Along with a team of wildlife activists, Sunday Times helps track and pin down a notorious poacher. Here’s how it happened…

At a tea stall on a hilly road in Uttarakhand, a little query like “What else do you have apart from tea?” gets a shocking answer. “Leopard skins,” says the stall owner, without batting an eyelid. The man has obviously mistaken us – this reporter and Sharma, an enforcement agent with the Wildlife Trust of India (WTI), an NGO in Delhi that works with the authorities to nab poachers and illegal traders – for people who buy skins and other body parts of wild animals.

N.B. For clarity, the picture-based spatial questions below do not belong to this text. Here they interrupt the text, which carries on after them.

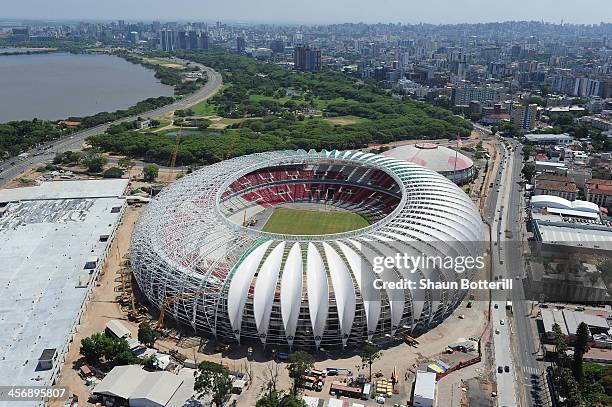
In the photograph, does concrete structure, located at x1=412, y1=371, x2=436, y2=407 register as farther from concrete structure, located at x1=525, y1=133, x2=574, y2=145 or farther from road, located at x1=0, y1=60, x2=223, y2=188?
concrete structure, located at x1=525, y1=133, x2=574, y2=145

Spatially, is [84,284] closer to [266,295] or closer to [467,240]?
[266,295]

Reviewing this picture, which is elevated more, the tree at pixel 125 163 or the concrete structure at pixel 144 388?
the tree at pixel 125 163

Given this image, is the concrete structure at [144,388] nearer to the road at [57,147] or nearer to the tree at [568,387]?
the tree at [568,387]

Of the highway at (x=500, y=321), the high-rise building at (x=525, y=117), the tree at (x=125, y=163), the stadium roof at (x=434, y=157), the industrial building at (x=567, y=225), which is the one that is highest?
the high-rise building at (x=525, y=117)

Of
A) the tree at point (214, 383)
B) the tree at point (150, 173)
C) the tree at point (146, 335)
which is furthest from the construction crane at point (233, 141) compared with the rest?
the tree at point (214, 383)

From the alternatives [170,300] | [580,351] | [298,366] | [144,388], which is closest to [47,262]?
[170,300]

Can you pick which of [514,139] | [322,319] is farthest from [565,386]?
[514,139]
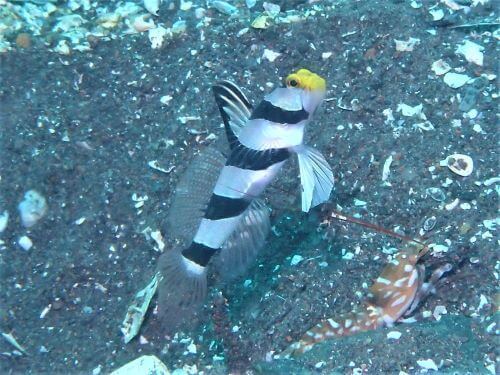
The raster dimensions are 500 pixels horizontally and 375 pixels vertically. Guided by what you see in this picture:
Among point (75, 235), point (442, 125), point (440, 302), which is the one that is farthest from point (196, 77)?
point (440, 302)

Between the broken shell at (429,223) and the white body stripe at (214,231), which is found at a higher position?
the white body stripe at (214,231)

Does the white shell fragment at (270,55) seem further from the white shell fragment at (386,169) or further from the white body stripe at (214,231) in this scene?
the white body stripe at (214,231)

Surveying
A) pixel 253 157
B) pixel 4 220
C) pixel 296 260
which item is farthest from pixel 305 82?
pixel 4 220

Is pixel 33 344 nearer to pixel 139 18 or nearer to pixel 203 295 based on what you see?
pixel 203 295

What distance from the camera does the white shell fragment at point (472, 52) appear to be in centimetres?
356

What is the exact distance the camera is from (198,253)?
2594mm

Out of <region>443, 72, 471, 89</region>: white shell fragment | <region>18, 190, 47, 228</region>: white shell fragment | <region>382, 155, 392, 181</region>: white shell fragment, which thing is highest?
<region>443, 72, 471, 89</region>: white shell fragment

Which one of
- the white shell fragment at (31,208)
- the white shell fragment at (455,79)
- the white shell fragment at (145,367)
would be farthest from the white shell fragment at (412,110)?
the white shell fragment at (31,208)

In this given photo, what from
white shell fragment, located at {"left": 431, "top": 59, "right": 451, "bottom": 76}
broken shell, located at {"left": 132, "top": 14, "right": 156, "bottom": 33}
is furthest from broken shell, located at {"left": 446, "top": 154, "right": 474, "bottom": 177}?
broken shell, located at {"left": 132, "top": 14, "right": 156, "bottom": 33}

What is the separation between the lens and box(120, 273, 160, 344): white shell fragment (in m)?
2.99

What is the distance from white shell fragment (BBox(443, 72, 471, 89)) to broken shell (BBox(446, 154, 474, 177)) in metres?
0.57

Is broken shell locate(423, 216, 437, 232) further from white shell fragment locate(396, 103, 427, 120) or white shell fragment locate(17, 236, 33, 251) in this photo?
white shell fragment locate(17, 236, 33, 251)

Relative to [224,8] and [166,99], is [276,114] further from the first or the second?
[224,8]

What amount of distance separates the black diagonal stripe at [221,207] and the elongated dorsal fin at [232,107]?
0.84ft
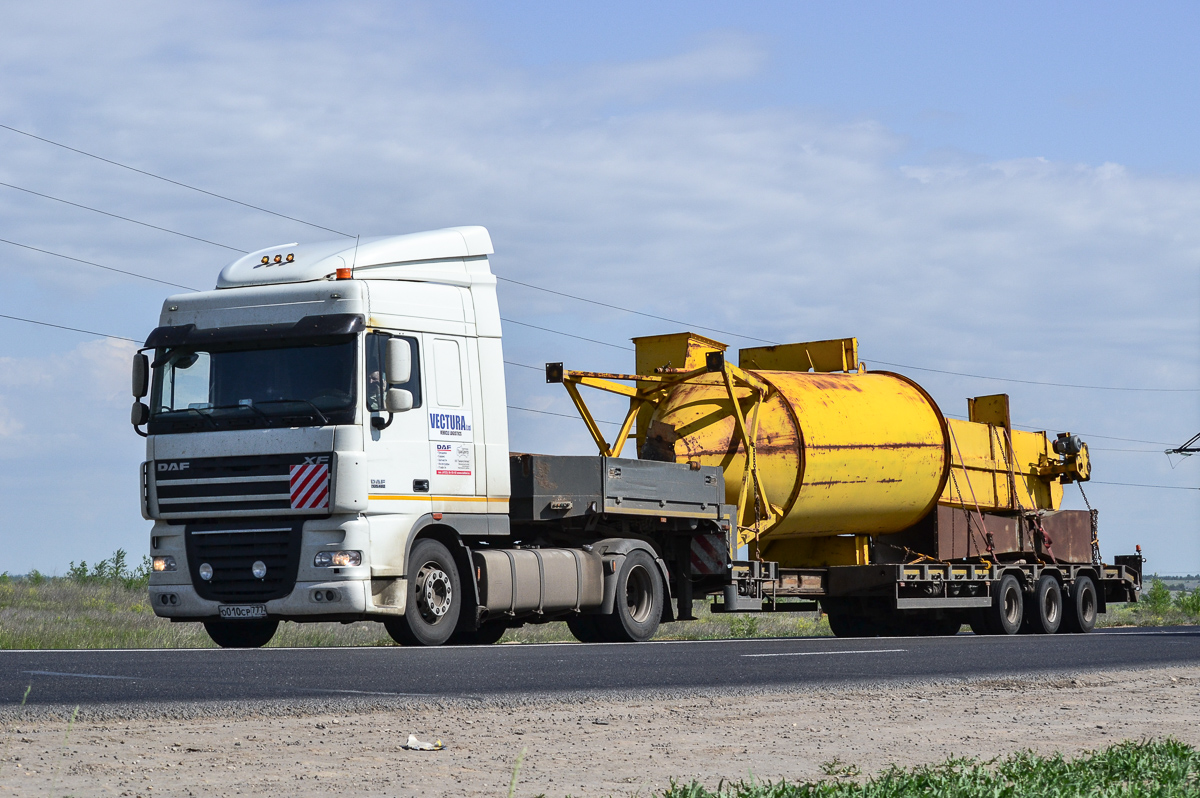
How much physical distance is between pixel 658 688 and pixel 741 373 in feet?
30.7

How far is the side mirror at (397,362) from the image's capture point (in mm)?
13289

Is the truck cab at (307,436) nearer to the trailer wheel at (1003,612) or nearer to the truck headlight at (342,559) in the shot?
the truck headlight at (342,559)

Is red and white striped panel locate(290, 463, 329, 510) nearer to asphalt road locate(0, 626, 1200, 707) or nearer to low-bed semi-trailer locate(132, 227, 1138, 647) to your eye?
low-bed semi-trailer locate(132, 227, 1138, 647)

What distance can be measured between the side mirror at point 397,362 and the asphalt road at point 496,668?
245 cm

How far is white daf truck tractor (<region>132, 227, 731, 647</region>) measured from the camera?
1324 cm

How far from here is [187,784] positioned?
5.40 m

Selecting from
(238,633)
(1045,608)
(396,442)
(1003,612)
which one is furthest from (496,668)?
(1045,608)

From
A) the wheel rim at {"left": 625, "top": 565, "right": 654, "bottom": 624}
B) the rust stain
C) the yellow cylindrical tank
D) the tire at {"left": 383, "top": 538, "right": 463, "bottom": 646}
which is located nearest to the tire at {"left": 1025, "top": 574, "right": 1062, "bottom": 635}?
the yellow cylindrical tank

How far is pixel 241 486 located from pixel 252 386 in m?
0.94

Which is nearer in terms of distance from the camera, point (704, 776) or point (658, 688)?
point (704, 776)

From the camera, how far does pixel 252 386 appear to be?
13.5 metres

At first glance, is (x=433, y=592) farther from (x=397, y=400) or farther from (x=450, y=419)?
(x=397, y=400)

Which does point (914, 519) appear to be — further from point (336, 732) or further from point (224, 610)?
point (336, 732)

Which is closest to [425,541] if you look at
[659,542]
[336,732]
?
[659,542]
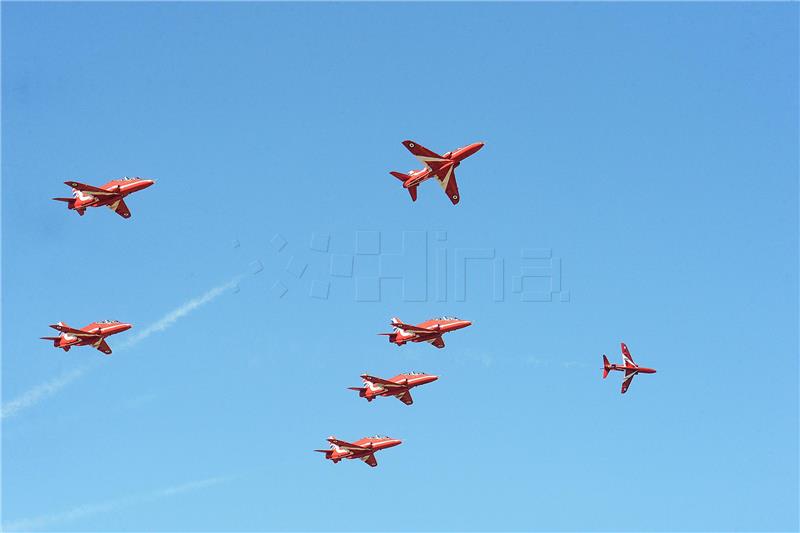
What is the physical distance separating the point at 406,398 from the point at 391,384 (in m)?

In this area of wooded hills, slippery dirt tracks and villages hidden behind thick green cover, getting a lead on poachers is not easy. Here a cluster of villages – Hanol, Chadra, Tiuni, Parola – have become the epicenter of poaching, especially of leopards, musk deers and bears. Located on the border of Uttarakhand’s Govind Wildlife Sanctuary – a valley through which the Tons River flows, the villages are also close to the state’s boundary with Himachal Pradesh. Their location gives a perfect cover to the poachers who kill at will and vanish.

These criminals have their eyes everywhere. Laying a trap for them by trying to strike a ‘deal’ for animal skin can lead to one getting hunted himself. During two such ‘deals’ in 2011, Sharma had almost got lynched when the poachers realized that it was a trap. For an enforcement agent, entering a village alone is dangerous . “Almost every house here has at least one leopard skin. But going into the villages is risky because the villagers can spot the headlights of an approaching car from a distance and alert the poachers ,” says Sharma.

But the villagers too are victims of their conditions. Dependent on farming and animal husbandry, they have been trapped in poverty for as long as they can remember. In this area, where the poachers call the shots, the villagers or the actual hunters hardly make any money. The real killing is made by the middle-men and traders who deal with their rich buyers at home and abroad.

Chasing a lead, we meet Sharma’s informers who update us on two ‘deals’ they have struck. One involves two villagers who have killed a leopard and want to trade the skin; the other deal involves Shyam Prasad, a notorious poacher who has already been arrested twice.